[begin Document section]

Artists and dance troops from 23 nations have come to the central city on the Perfume River that prides itself on being Vietnam's cultural capital for the nine-day event that has been held here every two years since 2000.

The moated Citadel, modelled on Beijing's Forbidden City and the former seat of the Nguyen Dynasty emperors, saw heavy fighting during the Vietnam war's 1968 Tet Offensive, leaving many of its palaces, temples and gardens in ruins.

But Tuesday the arched roofs of its South Gate -- restored as part of the city's UNESCO World Heritage-listed complex -- served as a backdrop to a televised extravaganza that featured more benign explosions in the night sky.

"I tried to make a very poetic and elegant fireworks," said Hue Festival pyrotechnics designer Pierre-Alain Hubert, who choreographed Vietnamese women travelling in cyclos and waving lotus flowers alight with flames.

Traditional dancers and singers from the host nation performed alongside groups from former colonial power France, the main foreign sponsor of the festival, as well as nations including China, Japan, South Korea and Belgium.

[end Document section]

■ Set tasks ■
[1] Please quote the Hue Festival article word for word, starting with "The moated Citadel, modelled" and going on through "the night sky.".
[2] In the Hue Festival article, which country is the main foreign sponsor of the festival?
[3] Carry on the Hue Festival article from the point where it stops.

[begin Supplied records]

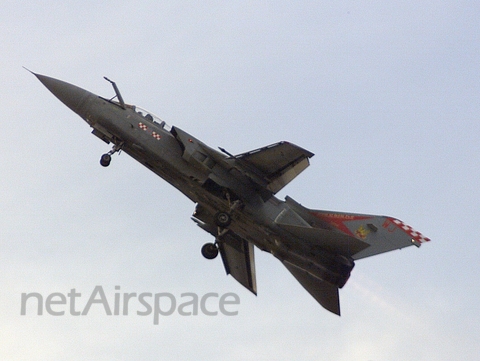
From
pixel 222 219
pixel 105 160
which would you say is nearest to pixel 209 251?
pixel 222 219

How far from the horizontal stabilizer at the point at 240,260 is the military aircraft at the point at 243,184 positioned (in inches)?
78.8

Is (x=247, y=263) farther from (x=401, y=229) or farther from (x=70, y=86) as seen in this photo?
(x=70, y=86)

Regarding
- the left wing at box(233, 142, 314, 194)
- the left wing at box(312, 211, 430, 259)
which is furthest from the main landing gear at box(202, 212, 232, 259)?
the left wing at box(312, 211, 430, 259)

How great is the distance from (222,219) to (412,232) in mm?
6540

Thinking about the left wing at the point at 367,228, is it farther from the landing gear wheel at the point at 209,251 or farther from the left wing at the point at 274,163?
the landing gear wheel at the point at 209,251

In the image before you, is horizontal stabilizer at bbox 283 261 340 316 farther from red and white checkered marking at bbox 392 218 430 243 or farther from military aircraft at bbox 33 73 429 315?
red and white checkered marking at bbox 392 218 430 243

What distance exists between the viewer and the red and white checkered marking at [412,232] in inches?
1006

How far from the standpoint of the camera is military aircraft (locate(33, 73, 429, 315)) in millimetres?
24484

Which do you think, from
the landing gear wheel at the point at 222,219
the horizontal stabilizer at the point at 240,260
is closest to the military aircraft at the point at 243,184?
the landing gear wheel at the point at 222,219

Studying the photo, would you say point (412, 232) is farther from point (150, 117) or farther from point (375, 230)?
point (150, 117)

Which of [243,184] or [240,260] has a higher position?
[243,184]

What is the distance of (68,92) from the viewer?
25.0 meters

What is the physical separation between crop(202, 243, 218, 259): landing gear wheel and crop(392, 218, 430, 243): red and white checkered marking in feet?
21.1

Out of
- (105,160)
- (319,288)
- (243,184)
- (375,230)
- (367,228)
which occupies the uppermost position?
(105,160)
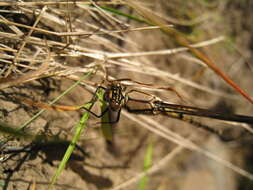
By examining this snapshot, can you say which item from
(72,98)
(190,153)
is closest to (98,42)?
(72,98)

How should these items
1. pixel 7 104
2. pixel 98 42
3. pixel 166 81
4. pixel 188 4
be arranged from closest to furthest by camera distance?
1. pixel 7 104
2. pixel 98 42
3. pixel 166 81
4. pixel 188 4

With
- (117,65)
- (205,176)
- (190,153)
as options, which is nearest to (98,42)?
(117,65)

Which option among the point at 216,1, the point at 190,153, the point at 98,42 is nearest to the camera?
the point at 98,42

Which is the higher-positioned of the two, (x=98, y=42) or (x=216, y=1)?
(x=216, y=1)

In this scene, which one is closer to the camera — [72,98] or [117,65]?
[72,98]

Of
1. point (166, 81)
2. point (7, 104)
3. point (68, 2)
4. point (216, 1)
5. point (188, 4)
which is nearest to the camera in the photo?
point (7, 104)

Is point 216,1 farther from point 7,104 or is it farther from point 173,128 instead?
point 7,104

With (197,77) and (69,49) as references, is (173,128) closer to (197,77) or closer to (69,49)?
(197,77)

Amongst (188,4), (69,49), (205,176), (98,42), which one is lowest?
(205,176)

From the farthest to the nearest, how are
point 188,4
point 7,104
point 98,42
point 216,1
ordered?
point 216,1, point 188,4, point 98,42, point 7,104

[end Supplied records]

■ Solved tasks ■
[1]
The moated Citadel, modelled on Beijing's Forbidden City and the former seat of the Nguyen Dynasty emperors, saw heavy fighting during the Vietnam war's 1968 Tet Offensive, leaving many of its palaces, temples and gardens in ruins.

But Tuesday the arched roofs of its South Gate -- restored as part of the city's UNESCO World Heritage-listed complex -- served as a backdrop to a televised extravaganza that featured more benign explosions in the night sky.

[2] France

[3]
Vietnamese royalty was taboo and regarded as feudal after Vietnam's communist victory and national reunification in 1975, but the country has now embraced its ancient history as part of its heritage and as a tourist drawcard.

"The most important part of the festival is that it closes the gap between the royal heritage and the people," said Huynh Thi Anh Van, a heritage expert with the Hue Monuments Conservation Centre.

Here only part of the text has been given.